Low Friction

Low friction coatings typically have coefficients of friction varying from 0.05 – 0.2. This depends on the type of coating used and the load/speed involved. PTFE has the lowest coefficient of friction of any solid material.

Low friction should not be confused with non-stick. Friction and release are very different and a coating that provides good low friction properties would not necessarily be a good choice if non-stick properties were required and vice versa. Friction is a force resisting the movement of two objects sliding against each other. This force results in wear and the increased use of energy to maintain or start the movement.

We also need to consider two distinct types of friction, which are static and dynamic friction. Static friction is the force resisting initial movement of a static object. Dynamic or kinetic friction is the force resisting objects that are moving against each other. Static friction values are generally higher than dynamic friction values.

The load and speed involved are two very important factors. Each value or the combination of the two can have a significant effect on our selection of the correct system.

low friction ptfe coatings

As friction increases, the amount of energy required to maintain the process also increases. Wear also increases, which could lead to potential seizure or destruction of the mating surfaces.

The frictional force generated between threads on large nuts and stud bolts is hugely variable due to geometry and engineering tolerances. A PTFE coating such as Xylan® 1070 will significantly reduce the amount of make-up torque lost to friction so that a much more accurate and predictable clamping load can be applied.

Low friction coatings are available in a wide variety of options, depending on the application. Whitford have a very wide range of low friction coatings from the Xylan range. Ratios of fluoropolymer to resin can be varied to give different values. The ratio of resin to fluoropolymer can be increased to give varying degrees of hardness and increased wear resistance, although a minor increase in the coefficient of friction will be seen due to a slight dilution of the fluoropolymer content. Conversely, an increased PTFE content and a lower resin content can reduce friction values, although wear resistance may be reduced due to the fact that the coating will be very slightly softer.

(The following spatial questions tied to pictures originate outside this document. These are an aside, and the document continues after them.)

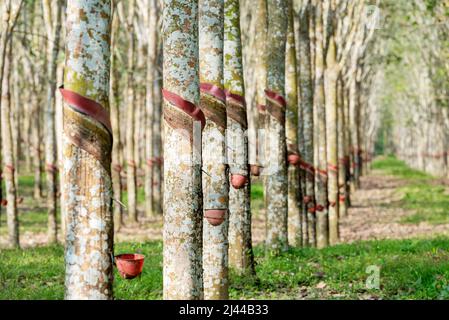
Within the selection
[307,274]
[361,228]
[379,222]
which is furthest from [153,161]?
[307,274]

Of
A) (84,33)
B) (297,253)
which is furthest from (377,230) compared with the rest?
(84,33)

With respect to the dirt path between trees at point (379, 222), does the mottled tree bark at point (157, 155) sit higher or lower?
→ higher

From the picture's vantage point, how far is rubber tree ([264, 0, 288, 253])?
9320 millimetres

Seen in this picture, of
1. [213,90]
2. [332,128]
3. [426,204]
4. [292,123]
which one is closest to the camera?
[213,90]

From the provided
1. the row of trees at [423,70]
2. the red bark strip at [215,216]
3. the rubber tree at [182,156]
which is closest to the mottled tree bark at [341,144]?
the row of trees at [423,70]

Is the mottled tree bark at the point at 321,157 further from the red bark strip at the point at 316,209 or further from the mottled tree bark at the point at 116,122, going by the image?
the mottled tree bark at the point at 116,122

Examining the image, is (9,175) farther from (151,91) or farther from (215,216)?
(215,216)

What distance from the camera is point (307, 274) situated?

In situations where additional dry lubrication is required, additives such as MoS2 (molybdenum disulfide) or graphite are added to provide exceptional bearing properties. One particular Xylan coating with an MoS2 additive can provide low speed lubrication at pressures of up to 10,500 kg/cm² (150,000psi).

Long periods of inactivity between two mating parts can generate very high static friction coefficients and a coating will not only reduce these forces but the additional non-stick properties of fluoropolymer coatings will prevent any foreign substances permanently adhering to the surfaces.

Low friction coatings are also available that have been specially formulated for application to substrate materials that are flexible or sensitive to elevated curing temperatures. Friction values can be dramatically reduced with rubber and elastomer substrates. Almost all car door and window seals are coated to allow free running of the window against the seal and also to reduce the effect of ice build up.